Let the dough rise (proof) until doubled in size, about 1.5 hours.
Get out the cornmeal. Sprinkle your counter or table, and roll/pat the soft dough to just under 1/2″ in thickness. Cut rounds, and set them to rise on a cornmeal-sprinkled cookie sheet while you continue re-rolling and cutting the scraps.
(When I say “cut rounds”, I mean: cut whatever vaguely roundish shape you happen to find. I can’t find my biscuit cutter right now, so I’ve been using a heart cookie cutter, and an apple cookie cutter. The dough doesn’t give a fig, and my little girls think it’s cool. And what parent doesn’t want to be cool in their 5-year-old’s eyes?)
Let the rounds rise 10 minutes or so. Heat and grease a griddle to about 300* to 325*. Place the rounds on the griddle, making sure they’re a good 1/2″ apart at this point. They’re going to puff and rise while the bake, and you don’t want them sticking together.

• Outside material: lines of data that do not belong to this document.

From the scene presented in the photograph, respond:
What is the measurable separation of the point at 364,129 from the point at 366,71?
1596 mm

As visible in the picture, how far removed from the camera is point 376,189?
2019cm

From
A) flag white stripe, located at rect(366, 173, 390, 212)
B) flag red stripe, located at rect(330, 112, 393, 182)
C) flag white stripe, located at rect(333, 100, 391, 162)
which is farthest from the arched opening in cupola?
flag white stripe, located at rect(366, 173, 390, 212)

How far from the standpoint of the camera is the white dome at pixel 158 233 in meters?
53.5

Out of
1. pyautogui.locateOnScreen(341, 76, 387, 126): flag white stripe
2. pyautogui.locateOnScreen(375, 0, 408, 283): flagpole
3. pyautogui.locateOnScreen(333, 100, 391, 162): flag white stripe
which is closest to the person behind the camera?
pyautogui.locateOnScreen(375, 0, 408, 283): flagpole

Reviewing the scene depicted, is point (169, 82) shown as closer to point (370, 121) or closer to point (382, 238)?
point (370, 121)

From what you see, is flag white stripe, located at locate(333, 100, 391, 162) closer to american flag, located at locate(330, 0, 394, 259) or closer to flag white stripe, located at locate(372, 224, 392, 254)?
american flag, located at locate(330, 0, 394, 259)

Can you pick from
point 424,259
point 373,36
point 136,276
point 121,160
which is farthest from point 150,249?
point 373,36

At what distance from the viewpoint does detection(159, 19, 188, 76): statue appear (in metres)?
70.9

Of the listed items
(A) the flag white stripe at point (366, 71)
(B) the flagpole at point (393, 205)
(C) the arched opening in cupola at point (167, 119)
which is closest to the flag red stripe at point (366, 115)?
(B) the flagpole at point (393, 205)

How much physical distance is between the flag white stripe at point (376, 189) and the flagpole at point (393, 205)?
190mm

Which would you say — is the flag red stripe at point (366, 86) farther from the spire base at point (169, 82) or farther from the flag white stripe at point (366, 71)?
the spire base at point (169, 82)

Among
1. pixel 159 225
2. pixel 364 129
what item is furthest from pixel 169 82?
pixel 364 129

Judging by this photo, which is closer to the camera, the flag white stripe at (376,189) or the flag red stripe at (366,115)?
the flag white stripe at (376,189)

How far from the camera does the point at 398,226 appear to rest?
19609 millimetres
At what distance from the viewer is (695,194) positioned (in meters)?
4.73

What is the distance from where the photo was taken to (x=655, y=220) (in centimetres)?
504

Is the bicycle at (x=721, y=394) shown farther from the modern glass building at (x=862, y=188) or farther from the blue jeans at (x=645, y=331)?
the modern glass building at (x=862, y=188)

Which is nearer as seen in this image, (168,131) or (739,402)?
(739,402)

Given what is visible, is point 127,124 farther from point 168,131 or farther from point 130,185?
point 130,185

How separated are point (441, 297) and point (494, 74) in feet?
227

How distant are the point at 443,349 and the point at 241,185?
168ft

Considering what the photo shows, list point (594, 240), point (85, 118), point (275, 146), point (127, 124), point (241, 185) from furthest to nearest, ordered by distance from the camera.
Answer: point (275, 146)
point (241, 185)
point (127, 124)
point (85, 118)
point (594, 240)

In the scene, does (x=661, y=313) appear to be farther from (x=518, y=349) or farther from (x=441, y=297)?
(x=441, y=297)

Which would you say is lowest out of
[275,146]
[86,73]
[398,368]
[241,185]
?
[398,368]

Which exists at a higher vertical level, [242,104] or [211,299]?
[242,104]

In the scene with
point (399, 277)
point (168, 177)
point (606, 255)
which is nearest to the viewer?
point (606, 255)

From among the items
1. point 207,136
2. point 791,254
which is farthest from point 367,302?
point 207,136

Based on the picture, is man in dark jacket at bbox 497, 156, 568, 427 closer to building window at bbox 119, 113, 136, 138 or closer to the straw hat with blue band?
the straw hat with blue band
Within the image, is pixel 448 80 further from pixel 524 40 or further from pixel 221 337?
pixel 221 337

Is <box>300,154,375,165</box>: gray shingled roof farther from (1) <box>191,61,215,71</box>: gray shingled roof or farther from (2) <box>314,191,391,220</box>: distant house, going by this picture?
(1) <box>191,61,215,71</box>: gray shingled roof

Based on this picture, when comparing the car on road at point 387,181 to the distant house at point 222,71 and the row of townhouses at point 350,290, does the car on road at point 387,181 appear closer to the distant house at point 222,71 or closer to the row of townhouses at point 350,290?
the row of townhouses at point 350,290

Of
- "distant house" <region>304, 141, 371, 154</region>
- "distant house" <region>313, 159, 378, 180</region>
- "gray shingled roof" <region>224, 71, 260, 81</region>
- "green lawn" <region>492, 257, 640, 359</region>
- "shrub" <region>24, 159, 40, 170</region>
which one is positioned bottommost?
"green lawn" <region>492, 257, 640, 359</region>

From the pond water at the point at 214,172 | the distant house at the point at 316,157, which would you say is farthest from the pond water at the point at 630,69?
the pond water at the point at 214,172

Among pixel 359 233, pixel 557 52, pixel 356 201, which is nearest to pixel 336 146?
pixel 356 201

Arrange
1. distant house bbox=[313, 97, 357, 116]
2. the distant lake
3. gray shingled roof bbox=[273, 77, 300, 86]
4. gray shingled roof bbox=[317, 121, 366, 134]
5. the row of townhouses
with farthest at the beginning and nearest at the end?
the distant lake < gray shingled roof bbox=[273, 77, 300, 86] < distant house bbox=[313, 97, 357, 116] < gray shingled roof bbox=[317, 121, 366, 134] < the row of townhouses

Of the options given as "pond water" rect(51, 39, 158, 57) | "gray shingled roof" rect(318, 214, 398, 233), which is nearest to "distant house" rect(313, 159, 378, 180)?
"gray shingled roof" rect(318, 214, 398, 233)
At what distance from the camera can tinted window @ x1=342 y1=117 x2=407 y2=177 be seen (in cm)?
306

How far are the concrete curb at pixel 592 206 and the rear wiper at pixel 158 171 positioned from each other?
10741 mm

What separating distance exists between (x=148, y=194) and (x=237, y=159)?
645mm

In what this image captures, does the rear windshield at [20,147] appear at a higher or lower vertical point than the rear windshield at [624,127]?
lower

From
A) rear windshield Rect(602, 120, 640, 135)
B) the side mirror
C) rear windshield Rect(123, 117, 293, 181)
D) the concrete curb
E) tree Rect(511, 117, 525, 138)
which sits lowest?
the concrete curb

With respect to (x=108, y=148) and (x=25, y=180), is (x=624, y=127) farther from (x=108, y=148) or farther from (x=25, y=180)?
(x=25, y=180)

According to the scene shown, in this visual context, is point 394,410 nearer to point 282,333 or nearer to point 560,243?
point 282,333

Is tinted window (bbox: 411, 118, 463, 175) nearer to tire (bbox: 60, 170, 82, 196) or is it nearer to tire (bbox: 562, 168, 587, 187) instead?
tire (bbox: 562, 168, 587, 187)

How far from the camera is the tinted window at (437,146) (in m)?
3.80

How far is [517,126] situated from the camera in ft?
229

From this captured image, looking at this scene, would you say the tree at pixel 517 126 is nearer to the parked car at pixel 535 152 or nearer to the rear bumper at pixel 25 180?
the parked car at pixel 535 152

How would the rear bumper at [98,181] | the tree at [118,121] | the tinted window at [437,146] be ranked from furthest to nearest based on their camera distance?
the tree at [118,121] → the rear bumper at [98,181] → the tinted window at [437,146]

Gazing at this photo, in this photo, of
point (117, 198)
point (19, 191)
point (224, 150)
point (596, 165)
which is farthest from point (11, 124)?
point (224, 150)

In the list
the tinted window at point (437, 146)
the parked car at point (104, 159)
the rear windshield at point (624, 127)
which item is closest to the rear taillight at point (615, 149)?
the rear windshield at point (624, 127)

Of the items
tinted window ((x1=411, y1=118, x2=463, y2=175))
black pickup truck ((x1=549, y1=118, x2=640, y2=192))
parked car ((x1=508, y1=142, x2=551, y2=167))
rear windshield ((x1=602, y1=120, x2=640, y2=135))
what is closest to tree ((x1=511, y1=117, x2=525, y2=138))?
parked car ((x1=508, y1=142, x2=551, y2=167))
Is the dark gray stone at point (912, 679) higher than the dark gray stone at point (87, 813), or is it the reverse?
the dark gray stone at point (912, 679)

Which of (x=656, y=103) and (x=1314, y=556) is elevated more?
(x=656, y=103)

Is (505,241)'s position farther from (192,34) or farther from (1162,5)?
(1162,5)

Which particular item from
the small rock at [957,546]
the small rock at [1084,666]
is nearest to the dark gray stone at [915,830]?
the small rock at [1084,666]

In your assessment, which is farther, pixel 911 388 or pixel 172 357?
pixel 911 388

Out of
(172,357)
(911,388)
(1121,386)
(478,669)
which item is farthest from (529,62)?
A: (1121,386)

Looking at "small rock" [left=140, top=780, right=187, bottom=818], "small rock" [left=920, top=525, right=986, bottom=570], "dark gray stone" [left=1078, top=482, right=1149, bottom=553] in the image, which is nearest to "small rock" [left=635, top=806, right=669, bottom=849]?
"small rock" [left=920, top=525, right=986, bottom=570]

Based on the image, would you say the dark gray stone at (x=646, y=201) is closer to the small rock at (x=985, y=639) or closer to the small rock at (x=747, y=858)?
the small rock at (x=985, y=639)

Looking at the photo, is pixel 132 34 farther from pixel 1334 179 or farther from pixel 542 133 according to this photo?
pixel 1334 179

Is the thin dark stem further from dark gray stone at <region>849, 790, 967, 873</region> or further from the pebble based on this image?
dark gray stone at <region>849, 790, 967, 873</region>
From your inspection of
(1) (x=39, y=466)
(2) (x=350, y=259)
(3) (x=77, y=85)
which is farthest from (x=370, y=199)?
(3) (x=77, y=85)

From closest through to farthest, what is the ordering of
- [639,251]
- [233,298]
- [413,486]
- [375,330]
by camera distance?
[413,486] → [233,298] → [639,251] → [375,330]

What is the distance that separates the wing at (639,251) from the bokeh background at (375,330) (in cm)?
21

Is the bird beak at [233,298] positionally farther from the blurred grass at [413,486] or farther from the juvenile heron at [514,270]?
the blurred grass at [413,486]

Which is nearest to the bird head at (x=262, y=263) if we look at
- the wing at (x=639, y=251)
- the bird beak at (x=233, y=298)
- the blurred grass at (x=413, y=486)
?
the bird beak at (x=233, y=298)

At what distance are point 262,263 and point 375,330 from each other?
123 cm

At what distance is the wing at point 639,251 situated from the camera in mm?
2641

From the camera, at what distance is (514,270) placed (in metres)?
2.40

Griddle-bake the muffins for 5-8 minutes on each side. They’ll get quite browned without burning. Remove them to a cooling grid so they don’t sweat and go soggy on the bottoms. When they’re cool enough to handle, use a fork to split them in half. You can toss them back on the griddle at this point (to toast the middles), or just smear them with butter and jelly and snarf them.
As I mentioned above, you can cool, split, and wrap them for the freezer, too.
How many does this recipe make? As my Eldest said with pancakes: that depends entirely on how big you want the muffins. But, I can get between 15 and 24 out of $3 worth of ingredients; compare that to the grocery store, and you’ll be dancing about with glee, stuffing muffins in your face because they’re so cheap, but so good!
I rebel against mass-produced baked goods.